Nessa altura, adiantou, a PJ recorreu a fontes abertas, nomeadamente no Google, e os inspectores ficaram convencidos que havia uma ligação entre a Primagest, empresa que alegadamente pagou a Orlando Figueira, e a Sonangol, petrolífera da qual Manuel Vicente tinha sido presidente.

Nas buscas a casa de Orlando Figueira, em Fevereiro de 2015, a polícia encontrou o contrato de trabalho assinado com a Primagest e um envelope do Departamento Central de Investigação e Acção Penal (DCIAP) com 22 documentos do processo Portmill, relacionado com a compra de apartamentos no Estoril por Manuel Vicente e que tinha sido arquivado por Orlando Figueira.

As declarações do polícia chegaram a enfurecer Orlando Figueira que se levantou e quis intervir, tendo sido chamado à atenção pelo juiz.

No entender da PJ e da acusação, a Primagest foi a empresa-veículo para o branqueamento de capitais, um dos crimes pelos quais os três arguidos são acusados, que chegou mesmo a ser alvo de buscas, tal como a sua representante Angélica Conchinha.

O inspector argumentou ainda que, na sua experiência, os pactos societários normalmente não reflectem as empresas que são instrumentos de branqueamento de capitais.

Sendo assim, explicou, chegaram lá pelo beneficiário (Orlando Figueira) e por várias notícias que estavam na internet.

Orlando Figueira lamentou que “se tenha detido uma pessoa durante dois anos” com base em fontes abertas, como notícias e pesquisas no Google.

O advogado Rui Patrício, que defende o empresário Armindo Pires (tido pelo Ministério Público como o ‘testa de ferro’ de negócios de Manuel Vicente), falou de “uma personagem chamada Google” que fez as ligações, referindo que “é fácil encontrar coisas certas, coisas erradas” e, “nos últimos dias, até pessoas com responsabilidade a dizerem disparates”, acrescentou, sem concretizar.

A Operação Fizz assenta na acusação de que Manuel Vicente pagou 760 mil euros a Orlando Figueira, para que este arquivasse dois inquéritos, um deles o caso da empresa Portmill, relacionado com a aquisição de um imóvel em 2008.

Quando é a favor… vale!

PPelos vistos a culpa de tudo isto é de um motor de busca, o Google.
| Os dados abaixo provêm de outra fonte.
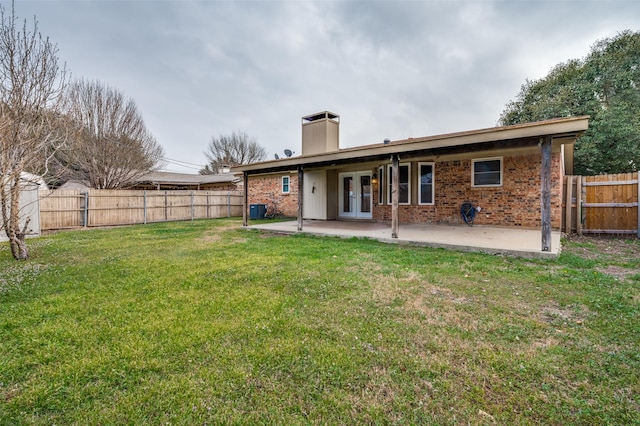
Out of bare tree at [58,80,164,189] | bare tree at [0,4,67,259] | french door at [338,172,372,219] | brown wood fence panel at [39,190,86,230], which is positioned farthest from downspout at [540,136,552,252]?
bare tree at [58,80,164,189]

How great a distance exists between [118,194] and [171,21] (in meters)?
7.61

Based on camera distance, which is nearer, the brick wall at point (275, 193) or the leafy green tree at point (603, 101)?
the leafy green tree at point (603, 101)

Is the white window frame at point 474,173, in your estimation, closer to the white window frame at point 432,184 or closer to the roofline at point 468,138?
the white window frame at point 432,184

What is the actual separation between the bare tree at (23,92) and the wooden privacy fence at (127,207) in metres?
5.45

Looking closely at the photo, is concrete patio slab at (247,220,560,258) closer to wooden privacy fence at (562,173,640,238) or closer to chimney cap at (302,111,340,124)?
wooden privacy fence at (562,173,640,238)

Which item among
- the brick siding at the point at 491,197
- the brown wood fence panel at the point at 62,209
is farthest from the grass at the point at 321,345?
the brown wood fence panel at the point at 62,209

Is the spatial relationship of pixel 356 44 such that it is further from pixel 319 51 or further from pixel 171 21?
pixel 171 21

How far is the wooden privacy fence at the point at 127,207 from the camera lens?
11453mm

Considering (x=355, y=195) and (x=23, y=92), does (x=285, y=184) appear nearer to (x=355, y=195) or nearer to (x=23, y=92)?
(x=355, y=195)

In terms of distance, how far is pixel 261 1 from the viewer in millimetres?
9711

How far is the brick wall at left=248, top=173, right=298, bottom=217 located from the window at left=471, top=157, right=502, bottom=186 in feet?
26.1

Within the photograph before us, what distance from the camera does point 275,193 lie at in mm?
15820

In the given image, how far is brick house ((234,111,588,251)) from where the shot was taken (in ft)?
19.2

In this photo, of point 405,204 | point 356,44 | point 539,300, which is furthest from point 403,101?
point 539,300
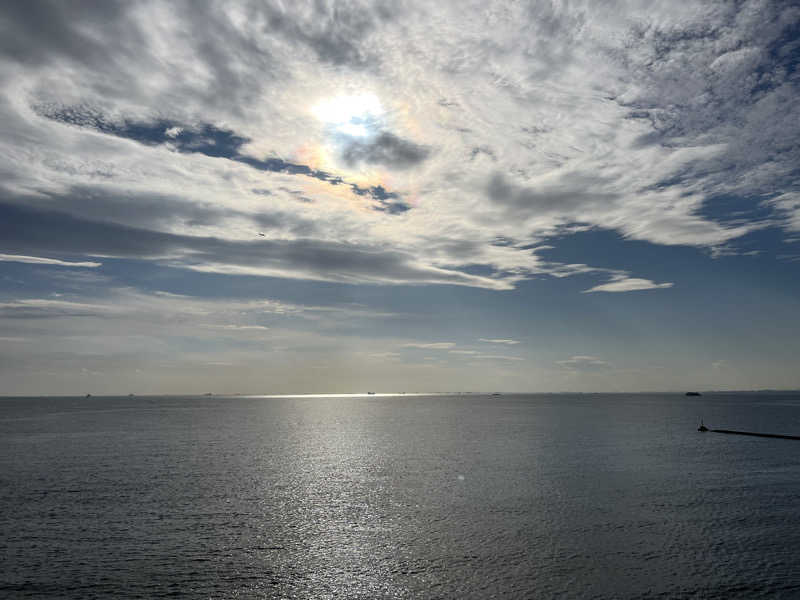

Também poderia ser dos jornais, mas isso não daria para fazer um espectáculo de pura diversão. O Google não escreve notícias, mas isso pouco importa para todos aqueles que querem, apenas e só, assassinar o mensageiro…

Em Março de 2015, a Comissão Parlamentar portuguesa de Inquérito à gestão do BES solicitou a Paulo Morais que lhes enviasse os nomes dos beneficiários com créditos do BES (Angola). O então vice-presidente da associação cívica Transparência e Integridade (hoje Presidente da Frente Cívica) fez chegar aos deputados vários exemplares do Folha 8.

Os parlamentares portugueses foram aos arames. Em matéria de informação sobre o regime do MPLA nem sequer usam o Google. Só costumam ler o Pravda, o Boletim Oficial, do regime.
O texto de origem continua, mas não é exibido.